## [Extrait fourni]
-------

La Maison du Hédas à Pau (64): Figures Imposées / Bertille Bak

 

 

extrait du film de Bertille Bak

 

Depuis plus de trente ans, la Maison du Hédas à Pau accueille des femmes de toutes nationalités. Implantée dans le quartier du Hédas (nom de l’ancien ruisseau qui serpentait autrefois à cet endroit), cette maison, ouverte au public constitue, pour ses fondatrices et animatrices, un lieu d’échanges, une plate-forme d’actions. Celles-ci ont pour principal objectif : vivre ensemble dans la cité, quelle que soit son origine, en luttant contre toutes les formes de discrimination, de violence, d’exclusion et de racisme. Territoire sans frontières où toutes les femmes ont droit de cité, cet espace de liberté offre une dynamique pour sortir de la galère et accéder aux droits fondamentaux. Car, d’où qu’elles viennent, toutes les femmes se ressemblent et sont souvent les premières frappées par le chômage, la discrimination et la précarité. À la Maison des Femmes, salariées, militantes, interprètes les reçoivent et les reçoivent et les accompagnent dans leurs démarches administratives ou leurs demandes d’obtention d’asile. Toutes participent à des ateliers artistiques, avec une plasticienne qui intervient de façon régulière, et à des ateliers de français ayant pour support d’apprentissage toute l’action culturelle locale menée en partenariat avec les acteurs culturels palois.

 

Groupe de commanditaires  Présentation du film Figures Imposées de Bertille Bak au groupe de commanditaire le soir du vernissage au Centre d'Art Plastique de Venissieux le 11 septembre 2015.

LA COMMANDE

L’équipe de la Maison des Femmes utilisent aussi les espaces publics du quartier pour créer des animations et des évènements. Leur démarche consiste à mener des projets transversaux et interculturels pour permettre aux femmes de gagner en autonomie. Voici deux ans, souhaitant poursuivre cette démarche et passer commande d’une œuvre à un artiste, elles se sont tournées vers l’action Nouveaux commanditaires de la Fondation de France et son médiateur régional, l’association pointdefuite. Elles ont émis le désir qu’un artiste puisse travailler sur cette problématique : être femme, immigrée, étrangère aujourd’hui.

-------

## [Section des données]

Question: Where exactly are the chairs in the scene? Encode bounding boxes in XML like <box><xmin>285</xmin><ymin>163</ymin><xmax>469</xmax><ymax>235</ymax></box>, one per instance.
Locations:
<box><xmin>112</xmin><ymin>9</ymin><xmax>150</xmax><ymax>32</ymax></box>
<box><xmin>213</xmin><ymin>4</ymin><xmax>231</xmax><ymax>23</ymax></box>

-------

## [Votre tâche]
Recopiez mot pour mot, s'il vous plaît, le passage du texte sur la Maison du Hédas allant de « Groupe de commanditaires » jusqu'à « 11 septembre 2015. ».

## [Réponse attendue]
Groupe de commanditaires  Présentation du film Figures Imposées de Bertille Bak au groupe de commanditaire le soir du vernissage au Centre d'Art Plastique de Venissieux le 11 septembre 2015.